Venezuela’s Oil Exports Sink to 1940s Level Under Tighter US Sanctions, Data Show

Pressured by strict U.S. sanctions, Venezuela’s oil exports plunged by 376,500 barrels per day (bpd) in 2020, according to Refinitiv Eikon data and internal documents from state-run PDVSA, financially squeezing socialist President Nicolas Maduro’s government. The administration of U.S. President Donald Trump also put curbs on PDVSA’s main trading partners, the owners of tankers still transporting Venezuelan oil and on the fuel supply to the gasoline-thirsty nation. The punishment, aimed to oust Maduro after his 2018 reelection was called a sham by most Western nations, has led PDVSA to pursue new customers, rely on mostly unknown intermediaries to resell its oil and deepen ties with Iran, another country under U.S. sanctions. Venezuela’s exports of crude and refined products fell 37.5% in 2020 to 626,534 bpd, the lowest in 77 years.
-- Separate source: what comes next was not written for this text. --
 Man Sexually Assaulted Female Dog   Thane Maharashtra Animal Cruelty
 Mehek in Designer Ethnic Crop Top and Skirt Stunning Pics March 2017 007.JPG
The decrease was even larger for fuel imports, which fell 51% compared with 2019, to 83,780 bpd, according to the data. The drop in the crude oil was several times that of the global market, which fell about 9% last year amid COVID-19 constraints. PDVSA did not reply to a request for comment. The state-run company’s inability to revive exports and its new dependence on imported fuel have sunk OPEC member Venezuela’s petroleum industry to levels not seen since the 1940s, when it was boosting crude output while planning its first refineries. PDVSA inaugurated the 310,000-bpd Cardon refinery on the country’s northwest coast in 1947. The facility, along with neighboring Amuay, remain mostly idled because of a lack of maintenance, parts and proper crude to operate. Despite the sanctions’ impact on the economy, Maduro has held onto power with the support of the military, and backed by Cuba, Russia and China.